NRPquest further searches the genome for methylation domains (PF08242)
and accounts for the corresponding modification in the NRPs database.
If NRPquest finds a methylation domain, it allows these modifications
for the corresponding residues. If NRPquest finds a cytochrome P450
domain, it models side chain bonds between any two residues of the
peptide, turning a linear peptide into a branched-cyclic peptide.
Note that NRPquest also allows all peptides to have cyclic backbones
with amino acid side chains.
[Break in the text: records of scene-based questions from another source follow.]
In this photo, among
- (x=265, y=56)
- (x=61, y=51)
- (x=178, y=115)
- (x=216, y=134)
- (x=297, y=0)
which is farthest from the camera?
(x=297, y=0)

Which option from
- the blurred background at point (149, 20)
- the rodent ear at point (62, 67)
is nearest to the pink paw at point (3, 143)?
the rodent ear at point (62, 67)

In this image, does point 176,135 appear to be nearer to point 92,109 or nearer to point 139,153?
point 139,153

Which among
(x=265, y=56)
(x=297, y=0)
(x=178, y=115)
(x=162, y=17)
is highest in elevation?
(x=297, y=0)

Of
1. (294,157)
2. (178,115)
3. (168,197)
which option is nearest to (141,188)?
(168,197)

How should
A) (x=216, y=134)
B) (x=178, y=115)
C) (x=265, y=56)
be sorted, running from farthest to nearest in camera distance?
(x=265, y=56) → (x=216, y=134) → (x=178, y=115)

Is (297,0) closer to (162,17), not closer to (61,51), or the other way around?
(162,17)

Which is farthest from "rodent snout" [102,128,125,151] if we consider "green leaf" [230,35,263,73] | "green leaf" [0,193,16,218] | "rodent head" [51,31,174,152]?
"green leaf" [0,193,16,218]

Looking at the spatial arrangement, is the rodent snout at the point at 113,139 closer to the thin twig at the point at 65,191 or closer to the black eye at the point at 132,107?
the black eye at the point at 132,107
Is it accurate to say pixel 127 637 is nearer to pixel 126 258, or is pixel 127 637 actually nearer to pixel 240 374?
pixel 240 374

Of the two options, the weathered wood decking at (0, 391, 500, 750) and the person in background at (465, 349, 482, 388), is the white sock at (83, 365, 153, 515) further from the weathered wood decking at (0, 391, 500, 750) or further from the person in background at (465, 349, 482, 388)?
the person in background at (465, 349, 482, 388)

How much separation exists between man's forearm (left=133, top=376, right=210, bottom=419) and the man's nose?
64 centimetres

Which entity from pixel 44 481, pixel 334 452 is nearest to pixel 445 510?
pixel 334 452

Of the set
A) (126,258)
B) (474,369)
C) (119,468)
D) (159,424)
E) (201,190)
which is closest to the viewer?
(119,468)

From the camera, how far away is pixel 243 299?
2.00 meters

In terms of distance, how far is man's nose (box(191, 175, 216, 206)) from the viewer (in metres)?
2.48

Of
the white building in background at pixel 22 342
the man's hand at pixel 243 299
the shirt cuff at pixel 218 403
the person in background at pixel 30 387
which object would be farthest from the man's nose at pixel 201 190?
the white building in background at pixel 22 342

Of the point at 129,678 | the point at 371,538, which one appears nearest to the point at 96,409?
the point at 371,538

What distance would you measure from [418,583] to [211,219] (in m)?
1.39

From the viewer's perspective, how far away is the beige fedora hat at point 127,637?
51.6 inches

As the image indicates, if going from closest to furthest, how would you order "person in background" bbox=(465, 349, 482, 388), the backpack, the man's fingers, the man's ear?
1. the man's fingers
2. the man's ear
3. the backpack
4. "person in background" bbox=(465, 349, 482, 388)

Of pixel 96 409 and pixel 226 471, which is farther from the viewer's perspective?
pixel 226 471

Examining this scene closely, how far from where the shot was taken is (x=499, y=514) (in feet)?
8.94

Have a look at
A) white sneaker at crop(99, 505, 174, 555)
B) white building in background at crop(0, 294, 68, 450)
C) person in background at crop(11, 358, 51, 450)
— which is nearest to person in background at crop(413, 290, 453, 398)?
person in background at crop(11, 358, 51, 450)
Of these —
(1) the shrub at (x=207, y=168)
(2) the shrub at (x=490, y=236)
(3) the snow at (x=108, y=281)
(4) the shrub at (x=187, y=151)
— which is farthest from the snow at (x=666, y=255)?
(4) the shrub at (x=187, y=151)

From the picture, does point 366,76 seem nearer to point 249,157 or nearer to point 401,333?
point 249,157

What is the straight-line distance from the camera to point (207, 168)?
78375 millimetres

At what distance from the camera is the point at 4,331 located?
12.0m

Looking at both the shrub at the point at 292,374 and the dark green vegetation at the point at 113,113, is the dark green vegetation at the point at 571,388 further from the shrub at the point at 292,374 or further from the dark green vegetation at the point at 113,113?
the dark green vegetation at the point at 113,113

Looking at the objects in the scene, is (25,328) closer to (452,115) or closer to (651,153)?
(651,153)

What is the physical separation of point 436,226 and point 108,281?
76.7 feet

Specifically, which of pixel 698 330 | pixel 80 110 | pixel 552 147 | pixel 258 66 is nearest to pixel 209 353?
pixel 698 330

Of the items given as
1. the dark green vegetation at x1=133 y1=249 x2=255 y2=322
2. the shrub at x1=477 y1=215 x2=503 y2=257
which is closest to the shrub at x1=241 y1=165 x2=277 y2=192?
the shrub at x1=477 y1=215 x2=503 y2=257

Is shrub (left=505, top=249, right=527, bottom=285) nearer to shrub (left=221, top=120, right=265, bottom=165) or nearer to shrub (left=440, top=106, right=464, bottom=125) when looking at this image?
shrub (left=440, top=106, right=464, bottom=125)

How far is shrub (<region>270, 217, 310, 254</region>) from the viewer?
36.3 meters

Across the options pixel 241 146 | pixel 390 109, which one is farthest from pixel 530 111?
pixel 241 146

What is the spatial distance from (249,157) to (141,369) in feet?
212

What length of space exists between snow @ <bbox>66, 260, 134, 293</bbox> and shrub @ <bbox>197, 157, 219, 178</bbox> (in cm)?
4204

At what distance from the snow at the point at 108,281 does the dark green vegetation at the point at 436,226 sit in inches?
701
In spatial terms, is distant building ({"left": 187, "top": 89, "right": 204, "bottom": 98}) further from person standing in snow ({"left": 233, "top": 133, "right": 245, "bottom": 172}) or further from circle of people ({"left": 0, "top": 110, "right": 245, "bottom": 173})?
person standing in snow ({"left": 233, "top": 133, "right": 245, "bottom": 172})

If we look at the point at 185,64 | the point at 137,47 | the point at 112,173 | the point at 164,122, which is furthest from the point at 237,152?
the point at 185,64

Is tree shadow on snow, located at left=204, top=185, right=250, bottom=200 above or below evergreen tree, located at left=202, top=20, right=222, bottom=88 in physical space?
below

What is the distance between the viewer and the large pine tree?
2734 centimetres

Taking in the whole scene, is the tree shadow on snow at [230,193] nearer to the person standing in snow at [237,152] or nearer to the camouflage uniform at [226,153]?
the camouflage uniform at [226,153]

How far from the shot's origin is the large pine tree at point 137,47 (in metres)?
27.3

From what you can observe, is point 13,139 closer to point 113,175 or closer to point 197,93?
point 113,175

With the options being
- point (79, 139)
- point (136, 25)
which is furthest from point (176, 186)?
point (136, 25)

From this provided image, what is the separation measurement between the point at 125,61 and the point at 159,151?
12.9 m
For each amino acid sequence in the database
of putative NRPs, NRPquest considers linear, cyclic, and branched-cyclic
structures representing these amino acid sequences.
Blind Search
for Modifications
Each spectrum is matched
against each putative peptide in the NRP database using a brute force
algorithm that allows for blind modifications. The standard blind
PTM search in traditional proteomics with tools (e.g., InsPecT[23] and MODa[24]) typically
limits the searches to at most two modifications, since further increase
in the number of blind modifications makes the identified peptides
less reliable. Since predictions provided by NRPSpredictor2 are typically
within two mutations/modifications from the correct peptide, NRPquest
also limits searches to at most two blind modifications whose total
mass does not exceed 300 Da. This accounts for possible inaccurate
adenylation specificity prediction of rare nonstandard amino acids
(such as kynurenine from daptomycin), postassembly line modifications
(such as modification of homoproline to 4-oxo-homoproline in pristinamycin),
and addition of a fatty acid tail. Similarly to identification of
linear peptides, MS-based methods for NRP identifications are limited
to finding modification masses but do not provide insights into specific
chemistry of modifications.For example, in the case of Bacillus subtilis, the genome sequence has two NRPS clusters
(surfactin and plipastatin). NRPSpredictor2 predicts a single NRP
for plipastatin but two NRPs for surfactin (both Glu and Gln are predicted
as first amino acid). As a result, we have only three possible NRPs
initially predicted for B. subtilis. However, after
considering different structures (linear, cyclic, branched-cyclic)
there are 48 possible structures. If we consider two blind modifications
with masses less than 300 Da for each peptide, there would be ∼134
million possibilities. However, many of these peptides have masses
very different from the spectrum precursor mass, and on average, only
∼450 thousand of these putative modified peptides have a precursor
mass matching each spectrum within 0.5 Da.
Statistical Significance
As there is still no large
data set of PSMs formed by nonlinear peptides for automated learning
of fragmentation propensities,[25] previous
studies of cyclic peptides[8,16,26] used a somewhat primitive scoring based on the “shared peak”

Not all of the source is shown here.